Así se conoció un nuevo embate de los servicios de inteligencia del Ejército, esta vez liderados por el general Jorge Norberto Apa, del Batallón 601, quien el 2 de agosto de 2006 escribió al cardenal Bergoglio alertando sobre que la muerte de monseñor Angelelli “se está instrumentando como martirio”, y adjuntó documentación que supuestamente “demuestra que la muerte fue claramente un accidente”. Se trataba del mismo material recopilado por el coronel De Casas, ahora integrante de la Comisión de Asuntos Institucionales (C.A.I.), encargada de las relaciones con la Iglesia. Para evitar que los documentos fueran “cajoneados”, también se los enviaron a dos opositores internos de Bergoglio: el arzobispo Héctor Aguer y el ex vicario castrense Antonio Baseotto (el mismo que propuso colgarle una piedra al cuello al ministro Ginés González García y arrojarlo al mar). Tanto el general Apa como el coronel De Casas lograron reunirse en 2008 con Giaquinta y otros obispos durante la sesión anual del episcopado. Sin embargo, la inusual insistencia militar por “colaborar” con la Comisión Giaquinta despertó sospechas en el experimentado arzobispo emérito, lo que finalmente frustró las maniobras de encubrimiento y reforzó la voluntad de apoyar la investigación judicial.

En 2006, Giaquinta informó a Bergoglio que “la C.E.A. (Comisión Episcopal Argentina) nunca pidió formalmente la investigación de los hechos, ni siquiera cuando el juez de instrucción, en 1986, declaró que se trató de un homicidio”. En 2007 le comunicó que “como cuerpo episcopal llegamos tarde”. Y en el informe final de 2008 agregó: “Hay certeza de que no existió un trabajo de investigación sobre la muerte de monseñor Angelelli encomendado por la CEA a Zazpe”, contradiciendo así lo afirmado por Primatesta en Roma. En efecto, el obispo Eduardo Taussig relató que, en 1982, escuchó al cardenal decir que la CEA había encomendado a monseñor Vicente Zazpe la investigación de lo sucedido, “quien nos ha informado que no se podía probar o establecer que haya sido un crimen”. Pero la verdad se impuso sobre la mentira.

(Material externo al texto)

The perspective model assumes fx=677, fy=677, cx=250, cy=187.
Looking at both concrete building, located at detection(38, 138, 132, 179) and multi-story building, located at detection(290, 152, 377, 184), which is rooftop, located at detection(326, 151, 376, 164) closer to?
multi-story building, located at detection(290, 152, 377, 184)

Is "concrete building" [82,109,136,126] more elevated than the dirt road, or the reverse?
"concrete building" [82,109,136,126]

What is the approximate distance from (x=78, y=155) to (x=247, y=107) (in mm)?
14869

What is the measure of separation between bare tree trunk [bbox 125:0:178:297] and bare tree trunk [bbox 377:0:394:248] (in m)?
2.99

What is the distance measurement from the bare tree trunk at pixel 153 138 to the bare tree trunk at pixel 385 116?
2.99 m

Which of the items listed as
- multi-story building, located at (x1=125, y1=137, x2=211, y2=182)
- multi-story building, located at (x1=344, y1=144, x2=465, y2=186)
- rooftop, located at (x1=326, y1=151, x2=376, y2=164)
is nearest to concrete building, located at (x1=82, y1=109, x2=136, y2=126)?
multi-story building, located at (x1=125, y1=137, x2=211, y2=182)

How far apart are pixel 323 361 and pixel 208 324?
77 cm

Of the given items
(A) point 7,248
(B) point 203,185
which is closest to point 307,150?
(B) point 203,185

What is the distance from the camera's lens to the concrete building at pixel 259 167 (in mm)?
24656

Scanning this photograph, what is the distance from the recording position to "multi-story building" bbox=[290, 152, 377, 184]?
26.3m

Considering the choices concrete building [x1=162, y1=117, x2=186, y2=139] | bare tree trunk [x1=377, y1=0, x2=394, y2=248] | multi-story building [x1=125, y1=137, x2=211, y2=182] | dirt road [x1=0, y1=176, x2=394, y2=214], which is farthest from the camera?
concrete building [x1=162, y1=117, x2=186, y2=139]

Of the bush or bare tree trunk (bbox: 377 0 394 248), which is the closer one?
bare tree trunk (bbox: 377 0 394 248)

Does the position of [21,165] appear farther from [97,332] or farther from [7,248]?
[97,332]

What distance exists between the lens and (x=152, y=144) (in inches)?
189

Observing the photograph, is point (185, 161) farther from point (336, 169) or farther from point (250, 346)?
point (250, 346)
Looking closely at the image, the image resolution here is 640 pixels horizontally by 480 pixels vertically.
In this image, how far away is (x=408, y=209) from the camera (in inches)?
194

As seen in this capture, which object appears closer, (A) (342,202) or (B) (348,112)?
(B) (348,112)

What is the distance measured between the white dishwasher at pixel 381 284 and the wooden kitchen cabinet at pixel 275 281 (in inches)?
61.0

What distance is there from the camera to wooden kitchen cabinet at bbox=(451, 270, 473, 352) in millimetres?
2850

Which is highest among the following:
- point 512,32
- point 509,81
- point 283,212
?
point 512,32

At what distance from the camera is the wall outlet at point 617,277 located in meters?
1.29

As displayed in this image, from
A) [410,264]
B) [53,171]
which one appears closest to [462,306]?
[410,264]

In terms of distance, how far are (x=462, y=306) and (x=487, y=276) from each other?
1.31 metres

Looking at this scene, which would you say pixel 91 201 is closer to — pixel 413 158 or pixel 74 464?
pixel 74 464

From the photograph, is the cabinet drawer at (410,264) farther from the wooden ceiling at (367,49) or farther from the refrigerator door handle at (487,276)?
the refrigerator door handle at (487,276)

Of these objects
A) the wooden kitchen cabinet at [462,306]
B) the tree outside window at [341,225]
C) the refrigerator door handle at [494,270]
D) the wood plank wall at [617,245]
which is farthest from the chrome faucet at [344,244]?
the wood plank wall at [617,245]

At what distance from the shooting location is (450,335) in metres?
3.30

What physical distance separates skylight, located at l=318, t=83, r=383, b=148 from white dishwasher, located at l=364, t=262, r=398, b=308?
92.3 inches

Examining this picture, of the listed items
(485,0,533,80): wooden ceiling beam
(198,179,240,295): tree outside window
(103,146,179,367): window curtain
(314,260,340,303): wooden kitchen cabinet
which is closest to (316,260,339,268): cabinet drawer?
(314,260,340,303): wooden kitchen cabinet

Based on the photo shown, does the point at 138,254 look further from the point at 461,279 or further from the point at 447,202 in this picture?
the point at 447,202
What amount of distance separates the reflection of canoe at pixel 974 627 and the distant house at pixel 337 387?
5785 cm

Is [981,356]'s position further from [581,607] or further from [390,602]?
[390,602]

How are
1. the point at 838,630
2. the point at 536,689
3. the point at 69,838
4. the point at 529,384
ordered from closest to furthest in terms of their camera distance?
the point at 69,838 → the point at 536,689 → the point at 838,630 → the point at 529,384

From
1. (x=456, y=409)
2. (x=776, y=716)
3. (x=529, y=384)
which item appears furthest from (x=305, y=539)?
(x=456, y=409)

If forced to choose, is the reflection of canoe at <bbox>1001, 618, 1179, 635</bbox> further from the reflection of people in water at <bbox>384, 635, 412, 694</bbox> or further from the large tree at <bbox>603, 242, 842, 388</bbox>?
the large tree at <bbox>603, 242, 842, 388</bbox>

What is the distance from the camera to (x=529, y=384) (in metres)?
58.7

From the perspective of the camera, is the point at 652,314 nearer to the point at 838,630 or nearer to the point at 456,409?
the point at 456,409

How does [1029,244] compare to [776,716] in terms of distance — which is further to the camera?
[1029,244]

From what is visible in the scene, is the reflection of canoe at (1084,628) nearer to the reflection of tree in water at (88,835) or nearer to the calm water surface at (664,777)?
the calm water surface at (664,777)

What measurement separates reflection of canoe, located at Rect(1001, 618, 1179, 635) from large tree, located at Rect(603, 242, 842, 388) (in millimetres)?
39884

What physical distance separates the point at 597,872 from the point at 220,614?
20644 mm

La reparación episcopal sobre el crimen del obispo Angelelli, iniciada 30 años después bajo la conducción del cardenal Bergoglio, institucionalizó la certeza que, desde el mismo 4 de agosto de 1976, sostenían buena parte de la ciudadanía y sectores creyentes. Aunque no tuvo amplia difusión, Virginio Bresanelli, obispo de Comodoro Rivadavia, alentó este cambio de actitud. En julio de 2006 escribió al presidente del episcopado: “Hoy se conoce el contexto martirial de la Iglesia riojana, la oposición y persecución sufrida por el mismo Angelelli, su coherencia como pastor y la ‘fama común de mártir’ que ya tiene en el pueblo. Un discurso reticente al respecto seguirá pesando en contra de la Iglesia misma, considerada cómplice de un silencio que no se hace eco de la voz y de la conciencia del pueblo que, desde el inicio, no tuvo la menor duda de que fue asesinado… No veo prudente callar”.

Esa “voz y conciencia del pueblo” fue ratificada por la sentencia judicial de 2014, en La Rioja, que declaró que los hechos “fueron consecuencia de una acción premeditada, provocada y ejecutada en el marco del terrorismo de Estado”.